Most of the late Shang funeral vessels have inscriptions which are usually short and pictographic, recording the names of the clan, the ancestor, the maker of the vessel, or recording events, wars. Zhou Dynasty bronze vessels tend to have longer messages and the characters are ideographic, relating wars, rewords, ceremonial events, the appointment of officials. The early bronzes were cast in sectional clay moulds, an offspring of the advanced pottery technology with high temperature kilns and clay-mould was covered with the required designs which were either impressed, incised or carved. During the eastern Zhou period (771-256BC), by the 5th century BC geometric designs and scenes of hunting and feasting formed using inlays of precious metals and stones were introduced.
Bronze mirrors were used as early as the Shang Dynasty and had already developed into an artistic form by the Warring States Period. Ceramics gradually replaced bronze utensils by the Han Dynasty, but bronze mirror were not displaced by glass mirror until the Qing Dynasty. In China, the mirror is metaphor for self inspection in philosophical discussion. The wise man has three mirrors: a mirror of bronze in which he sees his own physical appearance, a mirror of the people by which he examines his own inner character and conduct, and a mirror of the past by which he learns to emulate successes and to avoid the mistakes of earlier recorded history. The backs of bronze mirror are decorated and inscribed: the inscriptions express wishes for good fortune and for protection from evil influence. Post-Han writings are full of fantastic stories f the supernatural powers of mirrors. One of them relates the tale of Yin Zhongwen who held a mirror to look at himself but found that his face was not reflected; soon after he was executed. The ancient bronze wares were unique national treasures for China for their impressive designs, classical decorative ornamentation, and wealth of inscriptions.
Appreciation of Bronze
Because a tomb is essentially a storage place for precious objects, there have been those who have excavated graves in search of treasure. In fact, ever since the early Western Chou dynasty there has never been a time when grave-robbing was unknown. Of the bronze vessels of the Shang, Chou, Ch'in, and Han dynasties that have emerged from tombs, some have been scattered into the hands of collectors, where they have been devotedly maintained, and some have been assembled within the inner court of the imperial palace, where they have been preserved and cataloged.
Part of the Museum's bronze collection came directly from the Ch'ing dynasty imperial household collection, and part of it was purchased from the private collections of Mr. Liu T'i-chih and Mr. Jung Keng. Of all the items in the collection, none has the precise record of a scientific archaeological excavation. Concepts of connoisseurship among people of former times were different from those of today. Collectors often used to take the soiled and rusted curios they acquired out of the earth and grind them down or pick out the bits of green mottled oxidation and cover the outside with wax. These kind of "doctored" objects are commonly called shu-k'eng, or "soiled excavated objects," and an abundance of them is another characteristic of the bronze collection of this Museum.

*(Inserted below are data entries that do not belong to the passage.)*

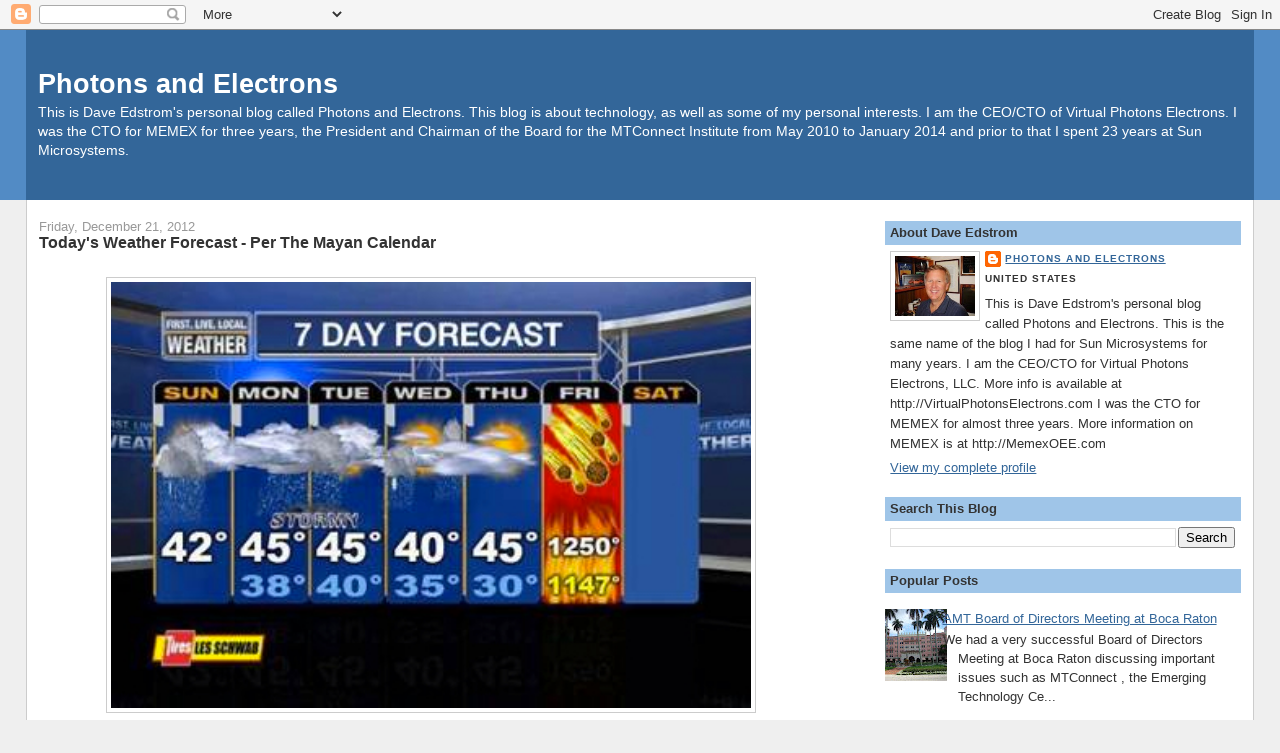

--- FILE ---
content_type: text/html; charset=UTF-8
request_url: https://photonsandelectrons.blogspot.com/b/stats?style=BLACK_TRANSPARENT&timeRange=ALL_TIME&token=APq4FmDKS_BVXxFI5Dx9rVgvF3f3XnTQkU5XOHewdsmlr6_XAbGW0rKyILUAJCCi6CWI9vJM-p8bVoZq_3kkA2QOMcTgyyW5wQ
body_size: -17
content:
{"total":1081055,"sparklineOptions":{"backgroundColor":{"fillOpacity":0.1,"fill":"#000000"},"series":[{"areaOpacity":0.3,"color":"#202020"}]},"sparklineData":[[0,4],[1,3],[2,4],[3,4],[4,4],[5,5],[6,4],[7,4],[8,4],[9,5],[10,7],[11,20],[12,33],[13,71],[14,47],[15,34],[16,21],[17,38],[18,31],[19,19],[20,41],[21,79],[22,70],[23,66],[24,100],[25,82],[26,16],[27,98],[28,5],[29,18]],"nextTickMs":85714}

--- FILE ---
content_type: text/html; charset=utf-8
request_url: https://www.google.com/recaptcha/api2/aframe
body_size: 267
content:
<!DOCTYPE HTML><html><head><meta http-equiv="content-type" content="text/html; charset=UTF-8"></head><body><script nonce="j9fn0ZQ5bgGr802NIn2Npg">/** Anti-fraud and anti-abuse applications only. See google.com/recaptcha */ try{var clients={'sodar':'https://pagead2.googlesyndication.com/pagead/sodar?'};window.addEventListener("message",function(a){try{if(a.source===window.parent){var b=JSON.parse(a.data);var c=clients[b['id']];if(c){var d=document.createElement('img');d.src=c+b['params']+'&rc='+(localStorage.getItem("rc::a")?sessionStorage.getItem("rc::b"):"");window.document.body.appendChild(d);sessionStorage.setItem("rc::e",parseInt(sessionStorage.getItem("rc::e")||0)+1);localStorage.setItem("rc::h",'1769347669439');}}}catch(b){}});window.parent.postMessage("_grecaptcha_ready", "*");}catch(b){}</script></body></html>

An exhibition of this sort covers a very long time span of bronze art, so an effort has been made especially to select those pieces representing clan or national significance, as well as those displaying rare and important inscriptions. They have been arranged according to period and category in the hope that this will allow the viewer to acquire more easily an overview of the bronze art of China. The ancient bronze art of China is a mirror of men's creative talent and moral system in slavery society. It saw a splendid culture in history.